Open Source Dictation: Language Model
A language model defines probable word succession probabilities: For example "now a daze" and "nowadays" are pronounced exactly the same, but because of context we know that "Now a daze I have a smartphone" is far less likely than "Nowadays I have a smartphone". To model such contextual information, speech recognition systems usually use an n-gram that contains information of how likely a specific word is, given the context of the sentence.
When comparing different, existing speech models, the Gigaword language model (with a 64000 words vocabulary) outperformed all other language models. I decided to try to improve upon that model.
Existing Language Models
To see what's what, I again set up a test set. This time, we only want to look at the language model performance with no influence from other components.
This is done by measuring the perplexity of the language model given an input text. The perplexity value basically tells you how "confused" the language model was when seeing the test text. Think about it like this: "The weather today is round" is certainly more confusing than "The weather is good". (for the more mathematically inclined: the perplexity is two to the power of the entropy of the test set). Ideally, word successions that make sense would yield low perplexity and sentences that don't, very high ones. That way, the recognizer is discouraged from outputting hypothesis like "Now a daze I have a smartphone".
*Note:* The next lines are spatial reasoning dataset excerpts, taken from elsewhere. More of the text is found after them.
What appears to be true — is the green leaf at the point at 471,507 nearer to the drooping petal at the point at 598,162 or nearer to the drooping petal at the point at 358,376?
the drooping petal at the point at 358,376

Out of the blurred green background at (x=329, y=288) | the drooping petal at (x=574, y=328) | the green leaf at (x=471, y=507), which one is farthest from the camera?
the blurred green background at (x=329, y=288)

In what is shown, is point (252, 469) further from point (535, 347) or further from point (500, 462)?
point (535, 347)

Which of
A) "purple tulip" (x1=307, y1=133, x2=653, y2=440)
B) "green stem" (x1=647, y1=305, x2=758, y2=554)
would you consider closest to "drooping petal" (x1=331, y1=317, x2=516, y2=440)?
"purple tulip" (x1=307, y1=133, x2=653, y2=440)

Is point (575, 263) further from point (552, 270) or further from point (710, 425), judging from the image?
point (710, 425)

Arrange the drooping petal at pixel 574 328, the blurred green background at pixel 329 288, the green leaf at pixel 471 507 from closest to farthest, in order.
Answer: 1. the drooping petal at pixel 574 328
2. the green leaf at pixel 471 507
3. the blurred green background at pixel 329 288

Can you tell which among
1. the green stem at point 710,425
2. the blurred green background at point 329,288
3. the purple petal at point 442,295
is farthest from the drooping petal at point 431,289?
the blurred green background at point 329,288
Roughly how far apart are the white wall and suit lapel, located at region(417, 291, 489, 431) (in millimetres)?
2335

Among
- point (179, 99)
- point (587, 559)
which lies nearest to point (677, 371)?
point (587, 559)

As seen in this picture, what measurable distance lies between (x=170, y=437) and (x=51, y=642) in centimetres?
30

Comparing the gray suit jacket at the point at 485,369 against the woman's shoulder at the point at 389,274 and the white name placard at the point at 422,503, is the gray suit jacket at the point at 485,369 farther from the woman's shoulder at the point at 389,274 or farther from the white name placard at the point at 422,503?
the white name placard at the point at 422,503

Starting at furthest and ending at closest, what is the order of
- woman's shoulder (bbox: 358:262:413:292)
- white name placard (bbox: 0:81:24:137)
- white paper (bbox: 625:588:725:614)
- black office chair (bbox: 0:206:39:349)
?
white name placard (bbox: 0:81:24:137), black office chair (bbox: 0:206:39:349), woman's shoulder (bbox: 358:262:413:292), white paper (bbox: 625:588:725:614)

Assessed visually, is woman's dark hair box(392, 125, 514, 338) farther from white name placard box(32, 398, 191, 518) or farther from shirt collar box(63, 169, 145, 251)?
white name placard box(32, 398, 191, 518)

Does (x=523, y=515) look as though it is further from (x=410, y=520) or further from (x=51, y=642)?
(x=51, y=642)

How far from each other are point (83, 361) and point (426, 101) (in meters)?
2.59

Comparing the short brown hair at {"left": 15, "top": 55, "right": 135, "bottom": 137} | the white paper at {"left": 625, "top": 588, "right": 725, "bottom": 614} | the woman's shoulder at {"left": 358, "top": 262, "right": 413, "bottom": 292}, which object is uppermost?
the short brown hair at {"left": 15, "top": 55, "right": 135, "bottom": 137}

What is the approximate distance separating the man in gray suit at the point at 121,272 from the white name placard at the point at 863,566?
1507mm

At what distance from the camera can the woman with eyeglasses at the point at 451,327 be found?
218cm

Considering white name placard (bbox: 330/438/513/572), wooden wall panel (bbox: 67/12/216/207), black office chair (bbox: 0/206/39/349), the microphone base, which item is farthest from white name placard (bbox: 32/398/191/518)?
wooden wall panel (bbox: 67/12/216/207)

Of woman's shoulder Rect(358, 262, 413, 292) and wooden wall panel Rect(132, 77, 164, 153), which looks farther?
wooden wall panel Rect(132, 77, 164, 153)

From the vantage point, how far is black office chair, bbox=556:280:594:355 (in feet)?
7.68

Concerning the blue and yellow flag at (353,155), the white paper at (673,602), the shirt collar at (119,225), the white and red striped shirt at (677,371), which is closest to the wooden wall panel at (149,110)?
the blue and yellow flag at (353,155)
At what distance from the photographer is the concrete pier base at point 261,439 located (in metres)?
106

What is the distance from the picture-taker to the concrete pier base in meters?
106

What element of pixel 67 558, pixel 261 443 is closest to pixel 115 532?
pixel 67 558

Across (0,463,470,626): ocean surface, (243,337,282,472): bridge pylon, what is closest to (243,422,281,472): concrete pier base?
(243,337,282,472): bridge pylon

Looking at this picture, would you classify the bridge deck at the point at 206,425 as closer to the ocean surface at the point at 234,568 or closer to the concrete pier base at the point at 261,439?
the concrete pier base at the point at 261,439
Additionally, we'll also be looking at "out of vocabulary" words. Naturally, a language model only contains information about a certain amount of words. Words that are not in the LM can not be recognized. Therefore, one might be tempted to use ever growing vocabulary sizes to mitigate the issue. However, this makes the recognizer not only slower but also more inaccurate: because the language model encodes more transitions, the gap between common and very rare transitions also becomes smaller, increasing perplexity. Moreover, implementation details in CMU SPHINX discourage the use of vocabularies much larger than roughly 64000 words.
Because I didn't need to record this test set, I elected to use a bigger one to get more accurate results. The used test set therefore consists of 880 sentences from 495 chat messages, 169 email fragments, 175 sentences from scientific texts and 30 sentences from various news sources. The extracted sentences were not cleaned of e.g., names or specialized vocabulary. Because we're aiming for dictation, I modified the used corpora to use what's called "verbalized punctuation": punctuation marks are replaced with pseudo-words like ".period" or "(open-parenthesis" that represent what a user should say in the finished system.
To sum up: We are looking for a language model with around 64 thousand words that has the lowest possible perplexity score and the lowest amount of out-of-vocabulary words on our given test set.
So, let's first again compare what's currently out there given our new test set.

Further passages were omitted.